Sigrid Kaag avant la lettre: Vrouwen speelden rol van betekenis in achttiende-eeuwse diplomatie
Met haar Veni-onderzoek wil onderzoeker Rosanne Baars van het Instituut voor Geschiedenis aantonen dat vrouwen meetelden in de achttiende-eeuwse diplomatieke kringen van het Osmaanse Rijk. ‘Van één vrouw is bekend dat zij de hele ambassade leidde.’
‘Als je kijkt naar de geschiedschrijving, staat daar vaak dat de ene ambassadeur met de andere heeft gesproken of dat ze samen een verdrag hebben gesloten’, vertelt Baars. ‘In werkelijkheid ligt dat veel genuanceerder. Die ambassadeur werd ondersteund door een heel netwerk van ambassademedewerkers, die vaak een gezin in Istanbul hadden. Veel van deze gezinsleden droegen bij aan de informatieverzameling, bijvoorbeeld door op plekken te komen waar mannen minder snel toegang toe hadden.’
Hoewel de meeste vrouwen niet betaald kregen voor hun werkzaamheden, wil dat niet zeggen dat die uitsluitend in het informele circuit plaatsvonden. ‘We weten bijvoorbeeld van een ambassadeursechtpaar dat ’s ochtends de taken verdeelde’, zegt Baars. ‘Ging de een naar de Franse ambassade, ging de ander ergens anders naartoe. ’s Avonds wisselden ze uit wat ze hadden gehoord. Een andere vrouw regelde in de praktijk alles op de ambassade, omdat haar man liever in zijn studeerkamer zat te lezen over de opgravingen in Troje.’
Lager op de ladder
Waar de verhalen over deze hooggeplaatste vrouwen relatief eenvoudig te vinden zijn, geldt dat minder voor de vrouwen die lager op de maatschappelijke ladder stonden. ‘Er liggen heel veel dagboeken en brieven in Europese archieven, ook gewoon in Den Haag’, vertelt Baars. ‘Daar is in sommige gevallen wel naar gekeken, maar ik denk dat er nog veel meer aandacht kan komen voor die diplomatieke wereld. Ik vermoed bijvoorbeeld dat veel vrouwen ook administratieve taken hadden. Zij kregen dezelfde opleiding als hun broers. Ze moesten meedoen.’
Kosmopolitische stad
Daarnaast bieden de egodocumenten een interessant inkijkje in het achttiende-eeuwse Istanbul. ‘Het is een beetje verdwenen uit ons collectieve bewustzijn, maar destijds was 34 procent van de bevolking in Istanbul christelijk’, licht Baars toe. ‘Terwijl in Europa de grenzen strikter werden, gingen mensen van allerlei religies en nationaliteiten daar met elkaar om. In het streng-islamitische kader van Istanbul creëerden de christenen een galante wereld vol bals, feesten en concerten zoals dat in Europa in de mode was.’

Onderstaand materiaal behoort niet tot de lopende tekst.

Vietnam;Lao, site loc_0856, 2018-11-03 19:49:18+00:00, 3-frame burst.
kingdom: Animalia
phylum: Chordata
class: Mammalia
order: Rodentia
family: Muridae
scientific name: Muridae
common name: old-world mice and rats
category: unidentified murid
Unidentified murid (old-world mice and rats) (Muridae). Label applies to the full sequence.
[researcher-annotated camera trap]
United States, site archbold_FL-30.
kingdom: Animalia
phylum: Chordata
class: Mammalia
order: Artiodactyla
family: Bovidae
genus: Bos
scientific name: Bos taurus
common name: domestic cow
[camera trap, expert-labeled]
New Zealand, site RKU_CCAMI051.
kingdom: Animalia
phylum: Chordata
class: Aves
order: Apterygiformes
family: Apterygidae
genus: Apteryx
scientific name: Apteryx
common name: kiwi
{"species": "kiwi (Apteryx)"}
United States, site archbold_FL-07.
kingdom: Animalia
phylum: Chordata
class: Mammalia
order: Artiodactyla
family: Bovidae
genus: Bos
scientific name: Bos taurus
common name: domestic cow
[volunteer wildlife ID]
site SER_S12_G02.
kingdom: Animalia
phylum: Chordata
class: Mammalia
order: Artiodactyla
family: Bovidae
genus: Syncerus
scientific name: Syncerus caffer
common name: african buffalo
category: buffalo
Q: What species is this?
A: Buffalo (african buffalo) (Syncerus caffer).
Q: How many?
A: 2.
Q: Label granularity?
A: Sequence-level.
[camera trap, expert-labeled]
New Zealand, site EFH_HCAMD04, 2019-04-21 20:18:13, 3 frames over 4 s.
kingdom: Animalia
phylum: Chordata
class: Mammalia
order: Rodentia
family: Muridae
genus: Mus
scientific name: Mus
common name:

Die contrasten roepen de vraag op hoe al die groepen precies met elkaar omgingen. ‘Wat voor invloed heeft religie bijvoorbeeld op het beoordelen van informatie?’ vraagt Baars zich hardop af. ‘En wat betekent het dat een vriendin van je op een andere ambassade werkt, als je allebei probeert informatie te verzamelen die jouw land vooruit kan helpen? Ik hoop dat ik daar over een paar jaar antwoord op kan geven in een boek.’